Training of Fire-seq inferred regulatory elements.

Training data

For training data, we generated 21 different GM12878 Fiber-seq experiments with a range of under- and over-methylated experimental conditions to ensure we captured a broad range of percent m6A (5.8-13.3%) to ensure our model could generalize to new samples with varying levels of m6A. We merged these sequencing results and randomly selected 10% of the Fiber-seq reads from 100,000 randomly selected DNase I and CTCF ChIP-seq peaks for mixed-positive labels and 100,000 equally sized regions that did not overlap DNase or CTCF Chip-seq for negative labels. We then generated features for each of these MSPs, including length, log fold enrichment of m6A, the A/T content, and windowed measures of m6A around the MSP (Supplemental Table 3) and held out 20% of the Fiber-seq reads to be used as test data.

Semi-supervised training

To carry out semi-supervised training, we used an established method, Mokapot (Fondrie & Noble, 2021; Käll et al., 2007), which we summarize below. In the first round of semi-supervised training, Mokapot identifies the feature that best discriminates between our mixed-positive and negative labels and then selects a threshold for that feature such that the mixed-positive labels can be discriminated from the negative labels with 95% estimated precision (defined below). The subset of mixed-positive labels above this threshold is then used as an initial set of positive labels in training an XGBoost model with five-fold cross-validation (Chen & Guestrin, 2016). Then this process is iteratively repeated, using the learned prediction from the previous iteration’s model to create positive labels at 95% estimated precision, until the number of positive identifications at 95% precision in the validation set ceases to increase (15 iterations, Fig. S1) (Fondrie & Noble, 2021; Käll et al., 2007).

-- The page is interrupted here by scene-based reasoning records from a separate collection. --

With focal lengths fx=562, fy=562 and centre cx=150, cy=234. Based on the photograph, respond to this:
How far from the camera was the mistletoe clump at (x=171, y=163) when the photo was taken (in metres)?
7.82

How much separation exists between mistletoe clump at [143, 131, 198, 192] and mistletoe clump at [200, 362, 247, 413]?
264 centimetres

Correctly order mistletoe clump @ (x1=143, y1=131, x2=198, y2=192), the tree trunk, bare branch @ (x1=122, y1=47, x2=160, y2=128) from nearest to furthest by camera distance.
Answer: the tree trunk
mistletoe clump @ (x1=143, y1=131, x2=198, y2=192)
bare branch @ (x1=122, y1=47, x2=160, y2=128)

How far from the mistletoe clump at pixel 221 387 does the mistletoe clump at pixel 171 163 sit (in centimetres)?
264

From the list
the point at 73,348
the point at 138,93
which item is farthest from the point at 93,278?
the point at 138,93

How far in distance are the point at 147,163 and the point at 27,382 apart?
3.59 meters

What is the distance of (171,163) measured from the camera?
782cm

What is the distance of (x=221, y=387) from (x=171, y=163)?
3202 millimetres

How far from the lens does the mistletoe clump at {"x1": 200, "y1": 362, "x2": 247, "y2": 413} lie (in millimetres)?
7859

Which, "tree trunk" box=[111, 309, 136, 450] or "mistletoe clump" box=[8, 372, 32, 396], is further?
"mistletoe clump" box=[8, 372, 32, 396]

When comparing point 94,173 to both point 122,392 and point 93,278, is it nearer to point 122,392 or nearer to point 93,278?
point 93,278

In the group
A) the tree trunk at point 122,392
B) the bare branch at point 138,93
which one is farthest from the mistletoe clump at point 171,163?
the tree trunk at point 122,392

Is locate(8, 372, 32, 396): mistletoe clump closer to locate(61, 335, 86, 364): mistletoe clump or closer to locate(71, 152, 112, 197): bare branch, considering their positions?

Estimated precision of individual FIRE elements

We cannot compute the precision associated with a particular XGBoost score because we do not have access to a set of clean-positive labels. Instead, we define a notion of “estimated precision” using a balanced held-out test set of mixed-positive and negative labels (20% of the data). We defined the estimated precision (EP) of a FIRE element to be

$$ EP = 1 - \frac{FP+1}{TMP} $$

where TMP is the number of “true” identifications from the mixed positive labels with at least that element’s XGBoost score, and FP is the number of false positive identifications from negative labels with at least that element’s XGBoost score. We add a pseudo count of one to the numerator of false positive identifications so as to prevent liberal estimates for smaller collections of identifications (Fondrie & Noble, 2021).

Features of FIRE elements

The following features were used as features with Mokapot in FIRE element classification:

FeatureDescription
msp_lenLength of the MSP
msp_len_times_m6a_fcLength of the MSP times the fold-change of m6A in the MSP
ccs_passesNumber of CCS passes in the MSP
fiber_m6a_countNumber of m6A sites in the Fiber-seq read
fiber_AT_countNumber of AT sites in the Fiber-seq read
fiber_m6a_fracFraction of m6A sites in the Fiber-seq read
msp_m6aNumber of m6A sites in the MSP
msp_ATNumber of AT sites in the MSP
msp_m6a_fracFraction of m6A sites in the MSP
msp_fcFold-change of m6A fraction in the MSP relative to the whole reads m6A fraction
m6a_count_XNumber of m6A sites in the Xth 40 bp window
AT_count_XNumber of AT sites in the Xth 40 bp window
m6a_frac_XFraction of m6A sites in the Xth 40 bp window
m6a_fc_XFold-change of m6A fraction in the Xth 40 bp window relative to the whole reads m6A fraction

There are nine 40 bp windows for each MSP (X = 1, 2, ..., 9), with the 5th window centered on the MSP.